Minestrone Soup with Pork Crackle Crumb
A twist on an old classic - this delicious Minestrone Soup with Pork Crackle Crumb is a dish that will please the whole family.
40 minutes
Capable Cooks
4
What you’ll need
300g pork rind
300g bacon, diced and cooked
4 Tbsp. olive oil
1 red capsicum, diced
2 carrots, peeled and diced
2 celery stalks, chopped
¼ cup tomato paste
1 cup green beans, chopped
4 cloves garlic, minced
½ tsp. oregano
400g diced tomatoes
4 cups chicken stock
2 cups water
2 bay leaves
1 cup macaroni pasta
400g cannellini beans, rinsed and drained
2 cups spinach
2 tsp. lemon juice
Salt and pepper to season
1 Tbsp.

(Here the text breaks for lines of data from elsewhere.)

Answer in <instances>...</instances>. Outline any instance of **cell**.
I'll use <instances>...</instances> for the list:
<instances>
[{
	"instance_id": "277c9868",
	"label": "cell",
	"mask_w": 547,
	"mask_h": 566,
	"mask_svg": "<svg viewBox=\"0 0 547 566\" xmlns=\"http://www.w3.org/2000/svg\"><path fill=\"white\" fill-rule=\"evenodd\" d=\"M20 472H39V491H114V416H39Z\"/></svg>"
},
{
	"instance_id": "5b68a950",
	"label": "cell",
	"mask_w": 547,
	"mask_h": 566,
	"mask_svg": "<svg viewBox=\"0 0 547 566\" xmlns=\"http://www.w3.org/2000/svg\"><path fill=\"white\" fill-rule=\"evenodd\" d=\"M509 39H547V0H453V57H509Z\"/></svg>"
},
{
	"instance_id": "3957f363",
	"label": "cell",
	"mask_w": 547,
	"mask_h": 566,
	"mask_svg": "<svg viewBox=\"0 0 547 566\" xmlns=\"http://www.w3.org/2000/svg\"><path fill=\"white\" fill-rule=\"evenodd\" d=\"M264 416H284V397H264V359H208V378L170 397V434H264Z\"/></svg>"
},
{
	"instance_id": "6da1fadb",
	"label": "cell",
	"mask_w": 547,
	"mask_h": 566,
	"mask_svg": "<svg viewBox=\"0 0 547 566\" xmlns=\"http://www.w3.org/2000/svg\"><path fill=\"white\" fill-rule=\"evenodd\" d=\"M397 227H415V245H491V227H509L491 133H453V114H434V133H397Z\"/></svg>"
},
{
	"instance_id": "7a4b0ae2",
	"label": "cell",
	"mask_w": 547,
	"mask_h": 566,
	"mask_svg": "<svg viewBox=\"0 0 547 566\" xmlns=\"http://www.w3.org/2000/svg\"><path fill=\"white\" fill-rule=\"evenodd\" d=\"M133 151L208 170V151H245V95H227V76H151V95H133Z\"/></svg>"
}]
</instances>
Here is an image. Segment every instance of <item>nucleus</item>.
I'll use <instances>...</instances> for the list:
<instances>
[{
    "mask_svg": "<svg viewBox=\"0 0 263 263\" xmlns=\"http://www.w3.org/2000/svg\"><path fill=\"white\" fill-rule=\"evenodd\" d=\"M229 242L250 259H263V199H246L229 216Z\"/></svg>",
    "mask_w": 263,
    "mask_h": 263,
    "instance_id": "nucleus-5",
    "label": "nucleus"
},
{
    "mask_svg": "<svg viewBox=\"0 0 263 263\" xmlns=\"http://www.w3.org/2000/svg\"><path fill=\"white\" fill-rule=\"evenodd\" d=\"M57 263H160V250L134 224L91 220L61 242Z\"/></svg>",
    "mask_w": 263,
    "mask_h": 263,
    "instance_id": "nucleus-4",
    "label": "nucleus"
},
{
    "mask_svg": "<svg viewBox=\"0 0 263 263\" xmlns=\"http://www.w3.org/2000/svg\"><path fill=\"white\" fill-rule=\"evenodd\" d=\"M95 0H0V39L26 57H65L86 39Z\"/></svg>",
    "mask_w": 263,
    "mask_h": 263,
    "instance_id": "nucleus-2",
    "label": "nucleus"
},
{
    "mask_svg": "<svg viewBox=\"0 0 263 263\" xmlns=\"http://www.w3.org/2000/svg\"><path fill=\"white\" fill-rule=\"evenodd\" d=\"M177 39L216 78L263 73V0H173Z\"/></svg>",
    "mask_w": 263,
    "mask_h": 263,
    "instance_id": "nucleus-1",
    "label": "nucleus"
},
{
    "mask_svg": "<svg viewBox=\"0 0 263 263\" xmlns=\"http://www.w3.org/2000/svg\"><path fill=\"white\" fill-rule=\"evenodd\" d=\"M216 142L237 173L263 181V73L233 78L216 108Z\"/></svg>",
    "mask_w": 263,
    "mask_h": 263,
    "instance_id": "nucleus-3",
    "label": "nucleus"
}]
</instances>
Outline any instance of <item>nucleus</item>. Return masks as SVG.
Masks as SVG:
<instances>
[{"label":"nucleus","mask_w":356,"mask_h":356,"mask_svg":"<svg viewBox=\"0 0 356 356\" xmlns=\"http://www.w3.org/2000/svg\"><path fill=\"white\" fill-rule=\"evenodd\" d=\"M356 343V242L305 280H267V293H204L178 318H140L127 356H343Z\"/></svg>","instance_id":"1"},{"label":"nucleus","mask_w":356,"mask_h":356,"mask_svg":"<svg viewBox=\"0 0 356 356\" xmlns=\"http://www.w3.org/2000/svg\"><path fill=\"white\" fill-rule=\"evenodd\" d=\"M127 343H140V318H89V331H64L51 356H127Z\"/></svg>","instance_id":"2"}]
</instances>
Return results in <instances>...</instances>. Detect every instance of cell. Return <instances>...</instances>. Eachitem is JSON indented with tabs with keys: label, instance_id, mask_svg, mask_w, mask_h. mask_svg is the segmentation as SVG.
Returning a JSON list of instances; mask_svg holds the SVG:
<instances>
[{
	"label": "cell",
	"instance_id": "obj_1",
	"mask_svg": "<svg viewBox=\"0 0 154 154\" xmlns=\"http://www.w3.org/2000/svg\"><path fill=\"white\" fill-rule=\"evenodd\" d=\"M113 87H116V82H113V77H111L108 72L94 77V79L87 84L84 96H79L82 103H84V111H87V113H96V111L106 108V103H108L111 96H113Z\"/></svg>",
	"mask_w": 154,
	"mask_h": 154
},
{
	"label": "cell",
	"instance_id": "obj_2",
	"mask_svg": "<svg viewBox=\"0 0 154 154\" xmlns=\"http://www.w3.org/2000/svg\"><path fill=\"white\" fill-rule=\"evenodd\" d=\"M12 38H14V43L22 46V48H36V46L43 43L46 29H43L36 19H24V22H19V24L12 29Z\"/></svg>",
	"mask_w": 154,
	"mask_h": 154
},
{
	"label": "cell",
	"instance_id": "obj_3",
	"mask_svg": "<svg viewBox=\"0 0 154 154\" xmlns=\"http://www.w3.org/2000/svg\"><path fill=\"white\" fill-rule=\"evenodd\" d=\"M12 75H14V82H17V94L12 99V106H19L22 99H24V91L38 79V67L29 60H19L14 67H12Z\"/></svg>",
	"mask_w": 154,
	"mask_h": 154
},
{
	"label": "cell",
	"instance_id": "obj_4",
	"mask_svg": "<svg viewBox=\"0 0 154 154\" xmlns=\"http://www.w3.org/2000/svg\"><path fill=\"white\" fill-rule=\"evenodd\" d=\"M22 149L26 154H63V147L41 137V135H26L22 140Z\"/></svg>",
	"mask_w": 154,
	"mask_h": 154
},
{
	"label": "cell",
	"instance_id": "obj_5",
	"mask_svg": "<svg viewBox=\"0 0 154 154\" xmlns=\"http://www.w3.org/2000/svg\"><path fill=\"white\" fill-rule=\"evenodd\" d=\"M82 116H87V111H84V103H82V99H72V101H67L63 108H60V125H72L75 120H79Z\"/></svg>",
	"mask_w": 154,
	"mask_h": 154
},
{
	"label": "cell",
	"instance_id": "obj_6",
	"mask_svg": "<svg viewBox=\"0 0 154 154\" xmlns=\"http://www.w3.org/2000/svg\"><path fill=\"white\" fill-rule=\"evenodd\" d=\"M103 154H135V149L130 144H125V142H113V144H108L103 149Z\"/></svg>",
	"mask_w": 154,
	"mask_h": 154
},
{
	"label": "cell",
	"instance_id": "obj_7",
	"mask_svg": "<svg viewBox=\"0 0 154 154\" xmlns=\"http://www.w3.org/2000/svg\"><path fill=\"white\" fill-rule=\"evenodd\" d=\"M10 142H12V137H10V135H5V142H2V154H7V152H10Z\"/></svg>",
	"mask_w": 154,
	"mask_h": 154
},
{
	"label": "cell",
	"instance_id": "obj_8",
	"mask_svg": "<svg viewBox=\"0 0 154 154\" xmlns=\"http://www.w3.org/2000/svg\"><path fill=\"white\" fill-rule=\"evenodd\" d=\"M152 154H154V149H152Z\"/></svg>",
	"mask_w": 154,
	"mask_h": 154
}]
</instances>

Parsley
Parmesan cheese to serve
How to make it
Preheat oven to 200°C.
Remove rind from packaging and pat dry with paper towel. Rub rind with 1 Tbsp. of salt then place on baking tray.
Place in oven for 20 – 30 mins or until crackle has developed.
Set rind aside to cool.
In a large. saucepan over med. heat, pour in olive oil. Add the onion, capsicum, carrot, celery, tomato paste and cook for 4-5 mins or until vegetables have softened.
Add in the garlic and oregano. Cook for 2 mins. Pour in diced tomatoes, broth and water. Add salt, pepper and bay leaves. Bring to the boil, reduce heat then cover. Allow to simmer for 15 mins.
Add macaroni, green beans, and cannellini beans. Simmer for 20 mins or until the pasta is cooked. Remove bay leaves and stir through lemon juice.
Meanwhile, place crackle into food processor. Blitz until crackle resembles crumbs.
Season with more salt and pepper. Divide into bowls and garnish with grated Parmesan and parsley.